Upset with the parking situation on campus, student Steve Rinehart decided to sue parking services in early September. In his second year of law school, he planned to represent himself, but he has recently enlisted the help of a local lawyer.
Lester Perry, with the Salt Lake law firm of Hoole & King, will represent Rinehart and two other students, Drew Yeates and Aubrey Broome (Perry’s daughter), in a class-action lawsuit the three plan to file against the U.
“He will be able to represent the entire student body and former students victimized by parking [services] since 1993,” Rinehart said.
Rinehart wants to sue the U for $25 million in damages to students over the last eight years to be put toward construction of a central campus parking structure.
Because the U is a government agency, it is entitled to a 90-day notice period before anyone can sue it. Rinehart filed the lawsuit after the period in December, at which time an article about the lawsuit appeared in The Salt Lake Tribune.
Shortly thereafter, Perry contacted Rinehart. He’d been looking at the case since September at the request of his three children who are students at the U.
“You have a lot of students who’ve paid for some expensive passes. They were sold something that doesn’t exist. You’re already selling something you don’t have. I really think they need to start refunding some of the money that students paid for parking passes,” Perry said.

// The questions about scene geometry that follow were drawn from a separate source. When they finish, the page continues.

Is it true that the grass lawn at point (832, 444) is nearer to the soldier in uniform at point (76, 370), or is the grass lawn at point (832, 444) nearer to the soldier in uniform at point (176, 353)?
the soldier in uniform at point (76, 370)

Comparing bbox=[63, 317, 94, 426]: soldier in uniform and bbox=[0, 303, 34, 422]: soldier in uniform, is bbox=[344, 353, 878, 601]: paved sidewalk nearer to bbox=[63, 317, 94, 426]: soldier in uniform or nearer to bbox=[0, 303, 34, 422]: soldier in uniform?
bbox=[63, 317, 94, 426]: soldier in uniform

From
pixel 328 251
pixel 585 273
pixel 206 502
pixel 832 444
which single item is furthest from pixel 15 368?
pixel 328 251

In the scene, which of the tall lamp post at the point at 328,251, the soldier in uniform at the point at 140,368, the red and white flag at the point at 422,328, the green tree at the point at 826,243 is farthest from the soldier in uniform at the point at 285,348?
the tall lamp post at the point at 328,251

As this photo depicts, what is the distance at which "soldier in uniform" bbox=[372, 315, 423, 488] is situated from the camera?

Transportation and Parking Services collects money from tickets, parking fees and charging visitors to park. Profits from parking are put into a bond system which covers expenses for student housing, University Bookstore and other on-campus agencies.
Perry said it’s illegal for parking services to charge as much as it does and put the money into the bond system.
“I don’t think that’s really kosher,” Perry said. “They should put [the money] back into parking?build [the students] a parking structure.”
Perry wants the U to take the parking services’ profits and the $8.3 million the U charged the Olympics to rent parking lots?both of which are “contrary to state law,” he said?to create an on-campus parking structure.
Director of parking services Alma Allred declined comment.
John Morris, attorney in the U General Counsel, said it’s generally easier for a plaintiff to engage in litigation with an experienced, competent lawyer than to represent him or herself, but he is not worried about the case’s legal merits.
“I think the fact that Mr. Rinehart has elected to retain counsel is irrelevant to the university’s legal position?There are no claims that have any merit on the university,” Morris said.
Perry thinks parking at the U is an important issue to address, and he thinks they’ll win. Otherwise, he wouldn’t have taken the case, he said.
“Steve is very courageous” to take on the U as a student, Perry said.